SOURCE
◇ ◇ ◇ ◇ ◇
In the Media

Kelly Vincent – 5AA Interview on Bicycle Regulations and Elder Abuse Inquiry

On 26th October 2015, Dignity for Disability MLC Kelly Vincent was interviewed on radio station 5AA to discuss the new cycling regulations, in particular the changes to cycling on footpaths. Kelly Vincent also discussed the Social Development Committee’s plans to inquire into elder abuse. Here is the transcript from the interview.

Andrew Reimer: Now we had Fay just a moment ago talking about the bike laws and rules and all that sort of business and MLC Dignity for Disability Kelly Vincent, your ears would have been burning. Fay was just talking about you a moment ago, talking about the fact that she had a meeting with you last week.

Kelly Vincent: Yes well it was a very productive conversation that we held with a number of representatives, particularly from organisations representing people who are blind or vision-impaired, also deaf or hard of hearing because there are a lot of concerns about these new regulations, particularly allowing people to ride on the footpath. Because firstly people who do have a sensory impairment might not be as readily able to see someone coming along a footpath and therefore might feel a bit vulnerable. So we did have a very productive conversation, and I have to say I think, I certainly felt that ultimately we all agree that it’s important to keep cyclists safe. But there is a need for more education for cyclists about making sure that they’re on the lookout for people who might be blind or vision-impaired, or might not be able to hear them coming. And, so there is a need for more education about what cyclists need to be aware of if they are going to be cycling on the footpath. So we’ll certainly take that conversation and make sure that the Government does promote the need for cyclists to be aware of these user groups.

Andrew Reimer: It’s going to be interesting. We’ve got an educational period, we’re speaking to senior Constable Rebecca Stokes from SAPOL media this evening and police are putting in a three month educational period and before we start looking at fines, unless I’ve imagined this very serious instances of people flouting the new laws, there’s going to be three months where they’re not going to be given fines or anything along those sort of lines, they’ll just be given warnings and being taught how to implement those new rules.

Kelly Vincent: Well I think it’s important to remember that cycling on the footpath is already legal for everyone in I think it’s at least three states in Australia, and generally I think the laws are working very well, particularly in keeping cyclists safe. You have to remember that cyclists are dying on our roads and so we need to make a situation where everybody can use the public spaces that our taxes go towards safely. And, so I think that the more education and the more that cyclists are aware of those particular users that they need to be aware of, whether it be elderly people or people who have a sensory impairment, or even a physical impairment in particular, then I think that would equate to everyone being able to use the roads and the footpaths more safely. So I think certainly from that conversation there were some angles that the Government perhaps hadn’t necessarily considered. So it was great to see some representatives from the Department of Transport there to make sure that they are aware of these issues so that we can move forward towards keeping everyone safe.

Andrew Reimer: Yes, everyone was there except for the Minister who is implementing these changes.

Kelly Vincent: Well we certainly have a busy schedule, but as I said, there were representatives from his Department and his office there so I’m sure that they’ll pass that information on to him. Certainly from my end I certainly will make sure that that happens.

Andrew Reimer: Now the elder abuse inquiry you’ve set out for the social development committee. What‘s the latest stand?
◇ ◇ ◇ ◇ ◇
INFORMATION SHOWN
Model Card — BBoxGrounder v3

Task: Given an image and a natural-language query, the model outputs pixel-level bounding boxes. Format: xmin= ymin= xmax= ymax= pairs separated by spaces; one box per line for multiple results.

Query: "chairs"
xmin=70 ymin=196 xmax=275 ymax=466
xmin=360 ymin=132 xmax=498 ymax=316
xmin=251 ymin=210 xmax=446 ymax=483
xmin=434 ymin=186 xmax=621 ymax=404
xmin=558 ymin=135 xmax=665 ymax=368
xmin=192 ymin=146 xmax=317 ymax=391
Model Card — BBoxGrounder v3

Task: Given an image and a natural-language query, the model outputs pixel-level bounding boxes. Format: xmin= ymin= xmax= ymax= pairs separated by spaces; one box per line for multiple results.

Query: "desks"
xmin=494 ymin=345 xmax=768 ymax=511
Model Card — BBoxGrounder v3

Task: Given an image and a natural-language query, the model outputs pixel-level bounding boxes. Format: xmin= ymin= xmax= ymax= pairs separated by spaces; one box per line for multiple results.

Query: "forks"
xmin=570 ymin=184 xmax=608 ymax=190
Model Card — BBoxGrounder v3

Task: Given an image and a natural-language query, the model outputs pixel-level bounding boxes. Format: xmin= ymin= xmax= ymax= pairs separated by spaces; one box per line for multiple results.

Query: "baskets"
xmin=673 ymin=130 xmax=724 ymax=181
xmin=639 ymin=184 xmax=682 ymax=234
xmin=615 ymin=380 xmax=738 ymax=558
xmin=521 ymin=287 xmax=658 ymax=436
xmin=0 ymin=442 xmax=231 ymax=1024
◇ ◇ ◇ ◇ ◇
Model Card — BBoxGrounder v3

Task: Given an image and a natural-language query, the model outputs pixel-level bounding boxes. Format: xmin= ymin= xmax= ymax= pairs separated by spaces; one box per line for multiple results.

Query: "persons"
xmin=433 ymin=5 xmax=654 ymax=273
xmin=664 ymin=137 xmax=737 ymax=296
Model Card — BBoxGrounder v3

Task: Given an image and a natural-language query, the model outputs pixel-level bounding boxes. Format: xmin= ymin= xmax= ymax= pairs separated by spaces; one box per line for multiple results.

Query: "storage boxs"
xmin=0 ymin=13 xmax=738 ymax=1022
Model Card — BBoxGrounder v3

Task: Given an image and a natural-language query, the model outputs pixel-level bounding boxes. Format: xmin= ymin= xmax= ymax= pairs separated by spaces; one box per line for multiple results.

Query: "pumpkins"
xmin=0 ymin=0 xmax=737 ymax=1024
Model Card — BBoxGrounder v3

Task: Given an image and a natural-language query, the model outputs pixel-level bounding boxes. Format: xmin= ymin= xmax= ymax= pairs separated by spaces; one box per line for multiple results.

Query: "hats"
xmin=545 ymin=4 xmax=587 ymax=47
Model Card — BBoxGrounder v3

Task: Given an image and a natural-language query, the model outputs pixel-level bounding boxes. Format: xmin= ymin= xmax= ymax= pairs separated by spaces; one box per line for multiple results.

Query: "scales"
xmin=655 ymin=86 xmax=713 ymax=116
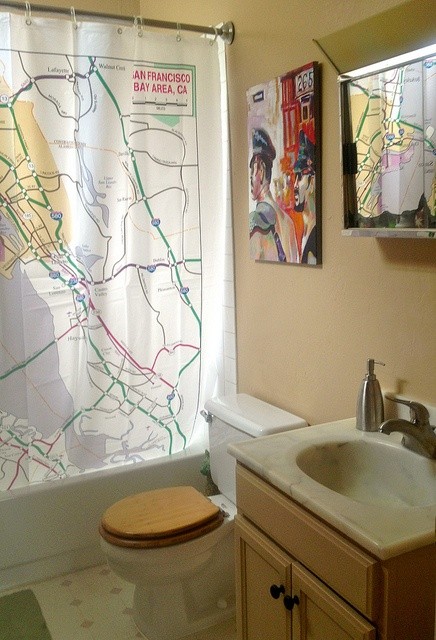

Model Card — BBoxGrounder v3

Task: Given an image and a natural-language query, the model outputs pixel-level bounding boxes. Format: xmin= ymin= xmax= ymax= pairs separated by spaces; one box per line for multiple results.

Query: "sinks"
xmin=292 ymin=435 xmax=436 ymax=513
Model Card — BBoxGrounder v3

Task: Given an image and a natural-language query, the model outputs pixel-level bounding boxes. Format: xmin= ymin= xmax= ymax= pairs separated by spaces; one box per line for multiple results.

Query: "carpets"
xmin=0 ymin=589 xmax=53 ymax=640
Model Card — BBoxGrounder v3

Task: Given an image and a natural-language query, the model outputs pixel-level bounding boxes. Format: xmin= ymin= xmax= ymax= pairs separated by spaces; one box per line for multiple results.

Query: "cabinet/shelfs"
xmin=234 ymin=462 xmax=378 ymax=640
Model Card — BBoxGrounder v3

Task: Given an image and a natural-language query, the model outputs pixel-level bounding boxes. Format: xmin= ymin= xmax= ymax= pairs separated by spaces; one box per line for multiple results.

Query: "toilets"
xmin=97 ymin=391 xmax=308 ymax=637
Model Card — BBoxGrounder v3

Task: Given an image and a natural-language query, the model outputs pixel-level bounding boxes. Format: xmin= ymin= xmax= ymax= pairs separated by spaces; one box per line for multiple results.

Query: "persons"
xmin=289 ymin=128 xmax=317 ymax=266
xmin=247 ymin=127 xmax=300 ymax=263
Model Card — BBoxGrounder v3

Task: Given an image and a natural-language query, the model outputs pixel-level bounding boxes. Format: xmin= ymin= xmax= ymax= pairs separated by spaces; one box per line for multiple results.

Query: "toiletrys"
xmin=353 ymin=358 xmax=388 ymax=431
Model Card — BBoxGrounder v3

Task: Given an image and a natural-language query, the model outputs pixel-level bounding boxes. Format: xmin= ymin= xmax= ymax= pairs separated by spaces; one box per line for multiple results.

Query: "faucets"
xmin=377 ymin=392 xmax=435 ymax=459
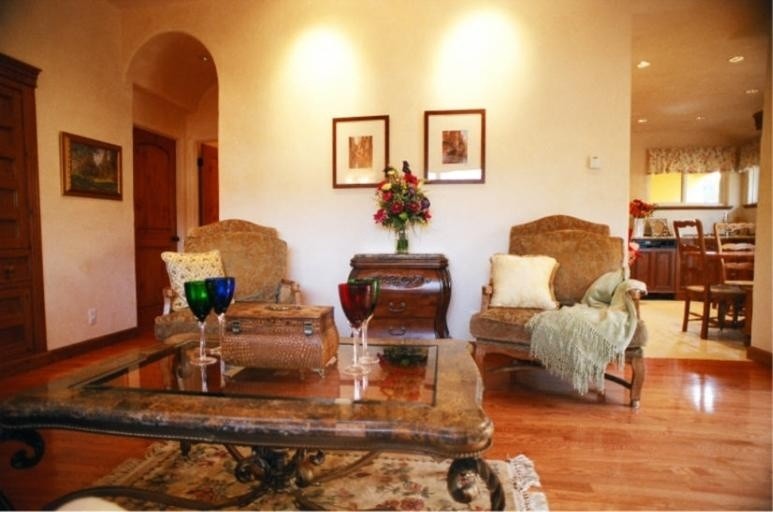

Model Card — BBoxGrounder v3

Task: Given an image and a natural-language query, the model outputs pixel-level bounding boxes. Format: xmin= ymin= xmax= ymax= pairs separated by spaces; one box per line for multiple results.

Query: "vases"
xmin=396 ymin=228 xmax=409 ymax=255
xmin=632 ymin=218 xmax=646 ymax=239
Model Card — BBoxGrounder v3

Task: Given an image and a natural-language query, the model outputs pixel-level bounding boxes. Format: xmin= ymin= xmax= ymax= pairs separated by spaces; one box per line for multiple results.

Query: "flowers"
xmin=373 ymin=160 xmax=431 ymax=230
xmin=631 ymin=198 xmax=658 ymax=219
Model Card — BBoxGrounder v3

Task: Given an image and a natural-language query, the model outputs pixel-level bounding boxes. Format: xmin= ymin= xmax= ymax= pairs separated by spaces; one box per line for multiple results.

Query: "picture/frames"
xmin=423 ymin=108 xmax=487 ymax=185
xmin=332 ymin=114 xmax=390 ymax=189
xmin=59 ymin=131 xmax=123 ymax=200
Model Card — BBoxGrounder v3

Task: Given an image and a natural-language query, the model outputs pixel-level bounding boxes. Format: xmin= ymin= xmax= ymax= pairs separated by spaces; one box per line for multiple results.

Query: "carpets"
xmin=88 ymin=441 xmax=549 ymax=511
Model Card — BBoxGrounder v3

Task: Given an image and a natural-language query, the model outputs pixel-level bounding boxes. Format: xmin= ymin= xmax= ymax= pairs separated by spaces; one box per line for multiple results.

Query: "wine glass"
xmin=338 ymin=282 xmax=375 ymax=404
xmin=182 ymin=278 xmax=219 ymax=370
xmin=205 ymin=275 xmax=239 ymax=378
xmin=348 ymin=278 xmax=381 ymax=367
◇ ◇ ◇ ◇ ◇
PROBLEM
In the 5AA interview transcript, how long is the police educational period before fines start under the new cycling rules? The records have no connection to the interview transcript.

SOLUTION FOR THIS TASK
Three months.